Абсолютная влажность


Спектакль разделил публику на два лагеря: одни аплодировали и даже кричали “Браво!”, другие с не меньшим энтузиазмом топали и скандировали осуждающее “Бу-у!”. До скандала, впрочем, накал страстей все равно не дотягивал. Фабр, конечно, отчасти оправдал свою репутацию радикала и провокатора: когда на огромную сцену под открытым небом выбежали люди с подушками, плюхнулись на спину и начали отчаянно голосить и сучить ножками, изображая младенцев, первые минут пять это казалось забавным, однако через полчаса уже выглядело намеренным испытанием терпения публики – тут, наконец, разоравшихся “младенцев” теми же подушками и задушили.

Но дальше дело и впрямь пошло довольно плачевно. На сцене появился вальяжный мсье, отрекомендованный в программке Рыцарем Безнадежности, и стал произносить длинные высокопарные монологи. А чтоб ему было с кем спорить, на площадку выкатили бочку с Диогеном – бородатый философ-клошар в семейных трусах вылез оттуда, как и положено, с фонарем, начал лаять, почесывать в промежности и кричать: “Ищу человека!” Статисты между тем сумбурно разыгрывали символический сюжет о железах внутренней секреции: раздевались догола, мастерили флаги из трусов, таскали разнокалиберные склянки и упражнялись в переливании из пустого в порожнее – в смысле как буквальном, так и переносном.
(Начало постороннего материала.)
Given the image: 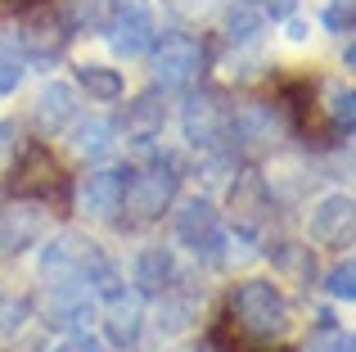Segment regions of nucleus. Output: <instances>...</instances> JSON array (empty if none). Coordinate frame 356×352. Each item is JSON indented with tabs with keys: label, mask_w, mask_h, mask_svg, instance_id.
Returning a JSON list of instances; mask_svg holds the SVG:
<instances>
[{
	"label": "nucleus",
	"mask_w": 356,
	"mask_h": 352,
	"mask_svg": "<svg viewBox=\"0 0 356 352\" xmlns=\"http://www.w3.org/2000/svg\"><path fill=\"white\" fill-rule=\"evenodd\" d=\"M230 326L239 330L252 344H270V339H284L293 330V303L284 298L275 280L266 275H252V280H239L230 289Z\"/></svg>",
	"instance_id": "f257e3e1"
},
{
	"label": "nucleus",
	"mask_w": 356,
	"mask_h": 352,
	"mask_svg": "<svg viewBox=\"0 0 356 352\" xmlns=\"http://www.w3.org/2000/svg\"><path fill=\"white\" fill-rule=\"evenodd\" d=\"M181 131L199 159H235V104H226V95L217 86L185 95Z\"/></svg>",
	"instance_id": "f03ea898"
},
{
	"label": "nucleus",
	"mask_w": 356,
	"mask_h": 352,
	"mask_svg": "<svg viewBox=\"0 0 356 352\" xmlns=\"http://www.w3.org/2000/svg\"><path fill=\"white\" fill-rule=\"evenodd\" d=\"M181 194V163L172 154H149L140 168H131L127 181V203L122 208L136 221H158Z\"/></svg>",
	"instance_id": "7ed1b4c3"
},
{
	"label": "nucleus",
	"mask_w": 356,
	"mask_h": 352,
	"mask_svg": "<svg viewBox=\"0 0 356 352\" xmlns=\"http://www.w3.org/2000/svg\"><path fill=\"white\" fill-rule=\"evenodd\" d=\"M208 68V45L190 32H163L149 45V72L163 90H190Z\"/></svg>",
	"instance_id": "20e7f679"
},
{
	"label": "nucleus",
	"mask_w": 356,
	"mask_h": 352,
	"mask_svg": "<svg viewBox=\"0 0 356 352\" xmlns=\"http://www.w3.org/2000/svg\"><path fill=\"white\" fill-rule=\"evenodd\" d=\"M172 230H176V244L190 248V253L203 257V262H221V257H226L230 230H226V221H221L217 203L203 199V194H190V199L176 203Z\"/></svg>",
	"instance_id": "39448f33"
},
{
	"label": "nucleus",
	"mask_w": 356,
	"mask_h": 352,
	"mask_svg": "<svg viewBox=\"0 0 356 352\" xmlns=\"http://www.w3.org/2000/svg\"><path fill=\"white\" fill-rule=\"evenodd\" d=\"M68 41H72L68 23H63L59 9H50V5L27 9V14L18 18L14 45H18V54H23L27 68H50V63H59L63 50H68Z\"/></svg>",
	"instance_id": "423d86ee"
},
{
	"label": "nucleus",
	"mask_w": 356,
	"mask_h": 352,
	"mask_svg": "<svg viewBox=\"0 0 356 352\" xmlns=\"http://www.w3.org/2000/svg\"><path fill=\"white\" fill-rule=\"evenodd\" d=\"M226 208H230V221H235L239 239H257L261 230L270 226L275 217V194H270V181L261 172H239L230 181V194H226Z\"/></svg>",
	"instance_id": "0eeeda50"
},
{
	"label": "nucleus",
	"mask_w": 356,
	"mask_h": 352,
	"mask_svg": "<svg viewBox=\"0 0 356 352\" xmlns=\"http://www.w3.org/2000/svg\"><path fill=\"white\" fill-rule=\"evenodd\" d=\"M99 36L108 41V50H113L118 59H145L154 36H158V27H154V14H149L145 0H113V14H108V23H104Z\"/></svg>",
	"instance_id": "6e6552de"
},
{
	"label": "nucleus",
	"mask_w": 356,
	"mask_h": 352,
	"mask_svg": "<svg viewBox=\"0 0 356 352\" xmlns=\"http://www.w3.org/2000/svg\"><path fill=\"white\" fill-rule=\"evenodd\" d=\"M127 181H131V168H118V163H95L86 176L77 181L72 199L77 208L86 212L90 221H113L127 203Z\"/></svg>",
	"instance_id": "1a4fd4ad"
},
{
	"label": "nucleus",
	"mask_w": 356,
	"mask_h": 352,
	"mask_svg": "<svg viewBox=\"0 0 356 352\" xmlns=\"http://www.w3.org/2000/svg\"><path fill=\"white\" fill-rule=\"evenodd\" d=\"M50 230V203L41 199H14L0 212V257H18L36 248Z\"/></svg>",
	"instance_id": "9d476101"
},
{
	"label": "nucleus",
	"mask_w": 356,
	"mask_h": 352,
	"mask_svg": "<svg viewBox=\"0 0 356 352\" xmlns=\"http://www.w3.org/2000/svg\"><path fill=\"white\" fill-rule=\"evenodd\" d=\"M352 221H356L352 194L334 190V194L312 203V212H307V239L312 244H352Z\"/></svg>",
	"instance_id": "9b49d317"
},
{
	"label": "nucleus",
	"mask_w": 356,
	"mask_h": 352,
	"mask_svg": "<svg viewBox=\"0 0 356 352\" xmlns=\"http://www.w3.org/2000/svg\"><path fill=\"white\" fill-rule=\"evenodd\" d=\"M50 294V307H45V326L50 330H90V321L99 317V298L86 285H63V289H45Z\"/></svg>",
	"instance_id": "f8f14e48"
},
{
	"label": "nucleus",
	"mask_w": 356,
	"mask_h": 352,
	"mask_svg": "<svg viewBox=\"0 0 356 352\" xmlns=\"http://www.w3.org/2000/svg\"><path fill=\"white\" fill-rule=\"evenodd\" d=\"M163 127H167V90L163 86L140 90L127 104V113H122V136L131 145H154L163 136Z\"/></svg>",
	"instance_id": "ddd939ff"
},
{
	"label": "nucleus",
	"mask_w": 356,
	"mask_h": 352,
	"mask_svg": "<svg viewBox=\"0 0 356 352\" xmlns=\"http://www.w3.org/2000/svg\"><path fill=\"white\" fill-rule=\"evenodd\" d=\"M77 104H81V95H77V86H72V81H45V86L36 90L32 118H36V127H41L45 136H63L81 118Z\"/></svg>",
	"instance_id": "4468645a"
},
{
	"label": "nucleus",
	"mask_w": 356,
	"mask_h": 352,
	"mask_svg": "<svg viewBox=\"0 0 356 352\" xmlns=\"http://www.w3.org/2000/svg\"><path fill=\"white\" fill-rule=\"evenodd\" d=\"M145 298H140L136 289H122L113 294V298L104 303V335H108V344L113 348H136L140 344V335H145Z\"/></svg>",
	"instance_id": "2eb2a0df"
},
{
	"label": "nucleus",
	"mask_w": 356,
	"mask_h": 352,
	"mask_svg": "<svg viewBox=\"0 0 356 352\" xmlns=\"http://www.w3.org/2000/svg\"><path fill=\"white\" fill-rule=\"evenodd\" d=\"M181 280V266H176V253L163 244H149L136 253V262H131V285H136L140 298H158L163 289H172V285Z\"/></svg>",
	"instance_id": "dca6fc26"
},
{
	"label": "nucleus",
	"mask_w": 356,
	"mask_h": 352,
	"mask_svg": "<svg viewBox=\"0 0 356 352\" xmlns=\"http://www.w3.org/2000/svg\"><path fill=\"white\" fill-rule=\"evenodd\" d=\"M68 145H72V154H77V159L90 163V168H95V163H104V159H113V150H118V127H113V118H104V113L77 118V122L68 127Z\"/></svg>",
	"instance_id": "f3484780"
},
{
	"label": "nucleus",
	"mask_w": 356,
	"mask_h": 352,
	"mask_svg": "<svg viewBox=\"0 0 356 352\" xmlns=\"http://www.w3.org/2000/svg\"><path fill=\"white\" fill-rule=\"evenodd\" d=\"M266 257L284 280H293L298 289H316L321 285V271H316V253L307 244H293V239H275L266 244Z\"/></svg>",
	"instance_id": "a211bd4d"
},
{
	"label": "nucleus",
	"mask_w": 356,
	"mask_h": 352,
	"mask_svg": "<svg viewBox=\"0 0 356 352\" xmlns=\"http://www.w3.org/2000/svg\"><path fill=\"white\" fill-rule=\"evenodd\" d=\"M72 86L86 90L90 104H118L127 95V77L118 68H108V63H77L72 68Z\"/></svg>",
	"instance_id": "6ab92c4d"
},
{
	"label": "nucleus",
	"mask_w": 356,
	"mask_h": 352,
	"mask_svg": "<svg viewBox=\"0 0 356 352\" xmlns=\"http://www.w3.org/2000/svg\"><path fill=\"white\" fill-rule=\"evenodd\" d=\"M181 285V280H176ZM163 289L158 294V303H154V326L163 330V335H181V330H190L194 321H199V298L194 294H185V289Z\"/></svg>",
	"instance_id": "aec40b11"
},
{
	"label": "nucleus",
	"mask_w": 356,
	"mask_h": 352,
	"mask_svg": "<svg viewBox=\"0 0 356 352\" xmlns=\"http://www.w3.org/2000/svg\"><path fill=\"white\" fill-rule=\"evenodd\" d=\"M221 32H226V41L235 45V50H257L261 32H266V9L261 5H230L226 14H221Z\"/></svg>",
	"instance_id": "412c9836"
},
{
	"label": "nucleus",
	"mask_w": 356,
	"mask_h": 352,
	"mask_svg": "<svg viewBox=\"0 0 356 352\" xmlns=\"http://www.w3.org/2000/svg\"><path fill=\"white\" fill-rule=\"evenodd\" d=\"M108 14H113V0H63L59 18L68 23V32H104Z\"/></svg>",
	"instance_id": "4be33fe9"
},
{
	"label": "nucleus",
	"mask_w": 356,
	"mask_h": 352,
	"mask_svg": "<svg viewBox=\"0 0 356 352\" xmlns=\"http://www.w3.org/2000/svg\"><path fill=\"white\" fill-rule=\"evenodd\" d=\"M325 113H330V122L343 131V141L352 136V127H356V90L348 86V81H334L330 86V95H325Z\"/></svg>",
	"instance_id": "5701e85b"
},
{
	"label": "nucleus",
	"mask_w": 356,
	"mask_h": 352,
	"mask_svg": "<svg viewBox=\"0 0 356 352\" xmlns=\"http://www.w3.org/2000/svg\"><path fill=\"white\" fill-rule=\"evenodd\" d=\"M32 321V298L27 294H0V344L18 339V330Z\"/></svg>",
	"instance_id": "b1692460"
},
{
	"label": "nucleus",
	"mask_w": 356,
	"mask_h": 352,
	"mask_svg": "<svg viewBox=\"0 0 356 352\" xmlns=\"http://www.w3.org/2000/svg\"><path fill=\"white\" fill-rule=\"evenodd\" d=\"M352 330H343V326H334L330 317H321V326L312 330V339H307V348L302 352H352Z\"/></svg>",
	"instance_id": "393cba45"
},
{
	"label": "nucleus",
	"mask_w": 356,
	"mask_h": 352,
	"mask_svg": "<svg viewBox=\"0 0 356 352\" xmlns=\"http://www.w3.org/2000/svg\"><path fill=\"white\" fill-rule=\"evenodd\" d=\"M325 294L334 303H352L356 298V262L352 257H339V262L325 271Z\"/></svg>",
	"instance_id": "a878e982"
},
{
	"label": "nucleus",
	"mask_w": 356,
	"mask_h": 352,
	"mask_svg": "<svg viewBox=\"0 0 356 352\" xmlns=\"http://www.w3.org/2000/svg\"><path fill=\"white\" fill-rule=\"evenodd\" d=\"M23 77H27V63H23V54H18V45L0 41V95H14V90L23 86Z\"/></svg>",
	"instance_id": "bb28decb"
},
{
	"label": "nucleus",
	"mask_w": 356,
	"mask_h": 352,
	"mask_svg": "<svg viewBox=\"0 0 356 352\" xmlns=\"http://www.w3.org/2000/svg\"><path fill=\"white\" fill-rule=\"evenodd\" d=\"M18 150H23V127H18L14 118H0V176L14 168Z\"/></svg>",
	"instance_id": "cd10ccee"
},
{
	"label": "nucleus",
	"mask_w": 356,
	"mask_h": 352,
	"mask_svg": "<svg viewBox=\"0 0 356 352\" xmlns=\"http://www.w3.org/2000/svg\"><path fill=\"white\" fill-rule=\"evenodd\" d=\"M321 18H325V27H330V32L352 36V27H356V0H330Z\"/></svg>",
	"instance_id": "c85d7f7f"
},
{
	"label": "nucleus",
	"mask_w": 356,
	"mask_h": 352,
	"mask_svg": "<svg viewBox=\"0 0 356 352\" xmlns=\"http://www.w3.org/2000/svg\"><path fill=\"white\" fill-rule=\"evenodd\" d=\"M172 9L181 18H190V23H203V18H212L221 9V0H172Z\"/></svg>",
	"instance_id": "c756f323"
},
{
	"label": "nucleus",
	"mask_w": 356,
	"mask_h": 352,
	"mask_svg": "<svg viewBox=\"0 0 356 352\" xmlns=\"http://www.w3.org/2000/svg\"><path fill=\"white\" fill-rule=\"evenodd\" d=\"M54 352H104V344H99L90 330H77V335L59 339V344H54Z\"/></svg>",
	"instance_id": "7c9ffc66"
},
{
	"label": "nucleus",
	"mask_w": 356,
	"mask_h": 352,
	"mask_svg": "<svg viewBox=\"0 0 356 352\" xmlns=\"http://www.w3.org/2000/svg\"><path fill=\"white\" fill-rule=\"evenodd\" d=\"M284 32H289V41H307V18H298V14H289V23H284Z\"/></svg>",
	"instance_id": "2f4dec72"
},
{
	"label": "nucleus",
	"mask_w": 356,
	"mask_h": 352,
	"mask_svg": "<svg viewBox=\"0 0 356 352\" xmlns=\"http://www.w3.org/2000/svg\"><path fill=\"white\" fill-rule=\"evenodd\" d=\"M239 5H270V0H239Z\"/></svg>",
	"instance_id": "473e14b6"
},
{
	"label": "nucleus",
	"mask_w": 356,
	"mask_h": 352,
	"mask_svg": "<svg viewBox=\"0 0 356 352\" xmlns=\"http://www.w3.org/2000/svg\"><path fill=\"white\" fill-rule=\"evenodd\" d=\"M9 352H41V348H9Z\"/></svg>",
	"instance_id": "72a5a7b5"
}]
</instances>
Человек – вместилище влаги, слезы очистительны, через физиологию можно причаститься к сакральному; короче, пора припасть к истокам и вернуться к естеству – такова в общем и целом идея размашистого заплыва Фабра в необъятное море сантиментов и патетических банальностей; небо, как недвусмысленно объясняется в финале, тоже плачет. Во Франции, впрочем, тезисы типа “назад к природе!” имеют почтенный культурный шлейф, вспомним хотя бы Жан-Жака Руссо. Да и сам Ян Фабр представляет уже не последнее поколение неоварваров, и его сценический радикализм отдает почти трогательной старомодностью.

Проблема “Истории слез” не столько в неумеренном пафосе и вполне простодушных претензиях на глубокомыслие, сколько в самом театральном языке Фабра, корявом и неряшливом, таком же неопрятном в своем подчеркнутом физиологизме, как вылезший из бочки неумытый Диоген. Этот спектакль похож на плохо перемешанный салат: чуть-чуть танца и килограмм разговоров заправлены вязким майонезом физических действий, из которого лишь изредка удается выудить пару-тройку приличных отливок, т. е. эффектных запоминающихся образов вроде упомянутых орущих младенцев или больших подушек, надетых на головы персонажей на манер наполеоновских треуголок. Последнее, кстати, говорит о том, что самоирония Фабру все-таки не совсем чужда, хотя в “Истории слез” она явно в дефиците.

Зато для театральных энтузиастов на разморенных жарой авиньонских улицах шутки – главный хлеб. И даже на фабровских новорожденных крикунов тут нашелся свой карикатурный карапуз – какой-то находчивый артист разговорного жанра разъезжает по городу на гигантской детской коляске с моторчиком и по мере своих скромных комических сил веселит посетителей окрестных кафе.